» **DESCRIPTION OF THE TASK**
Every line containing the string "site" should be returned from the records.

» **Records excerpted from a collection**
=-=-=-=-=

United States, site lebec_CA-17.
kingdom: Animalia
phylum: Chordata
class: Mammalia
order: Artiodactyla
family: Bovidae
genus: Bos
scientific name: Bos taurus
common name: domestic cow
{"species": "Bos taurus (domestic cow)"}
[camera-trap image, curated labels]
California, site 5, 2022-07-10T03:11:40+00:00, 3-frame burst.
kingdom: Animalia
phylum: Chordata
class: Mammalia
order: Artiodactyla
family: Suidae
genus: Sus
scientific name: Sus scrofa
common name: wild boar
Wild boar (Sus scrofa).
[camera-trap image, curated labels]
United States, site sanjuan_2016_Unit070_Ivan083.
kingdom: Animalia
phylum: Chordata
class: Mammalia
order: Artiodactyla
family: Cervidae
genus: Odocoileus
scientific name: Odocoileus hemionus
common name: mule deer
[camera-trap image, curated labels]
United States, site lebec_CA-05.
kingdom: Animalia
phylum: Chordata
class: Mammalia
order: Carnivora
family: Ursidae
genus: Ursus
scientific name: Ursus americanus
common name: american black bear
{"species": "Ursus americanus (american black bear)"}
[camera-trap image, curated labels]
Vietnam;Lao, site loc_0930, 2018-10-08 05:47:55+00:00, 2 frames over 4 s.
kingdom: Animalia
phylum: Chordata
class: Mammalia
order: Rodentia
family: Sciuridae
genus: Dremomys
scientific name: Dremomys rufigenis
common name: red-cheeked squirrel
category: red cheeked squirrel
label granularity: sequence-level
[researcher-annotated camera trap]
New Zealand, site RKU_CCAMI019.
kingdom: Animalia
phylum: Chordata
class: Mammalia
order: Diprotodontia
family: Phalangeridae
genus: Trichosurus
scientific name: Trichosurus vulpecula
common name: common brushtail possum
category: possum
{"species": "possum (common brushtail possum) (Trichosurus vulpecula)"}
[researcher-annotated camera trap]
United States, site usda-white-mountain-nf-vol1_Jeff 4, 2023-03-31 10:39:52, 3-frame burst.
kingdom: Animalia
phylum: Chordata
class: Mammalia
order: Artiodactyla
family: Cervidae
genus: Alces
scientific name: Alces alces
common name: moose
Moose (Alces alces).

=-=-=-=-=

» **YOUR RESPONSE**
United States, site lebec_CA-17.
California, site 5, 2022-07-10T03:11:40+00:00, 3-frame burst.
United States, site sanjuan_2016_Unit070_Ivan083.
United States, site lebec_CA-05.
Vietnam;Lao, site loc_0930, 2018-10-08 05:47:55+00:00, 2 frames over 4 s.
New Zealand, site RKU_CCAMI019.
United States, site usda-white-mountain-nf-vol1_Jeff 4, 2023-03-31 10:39:52, 3-frame burst.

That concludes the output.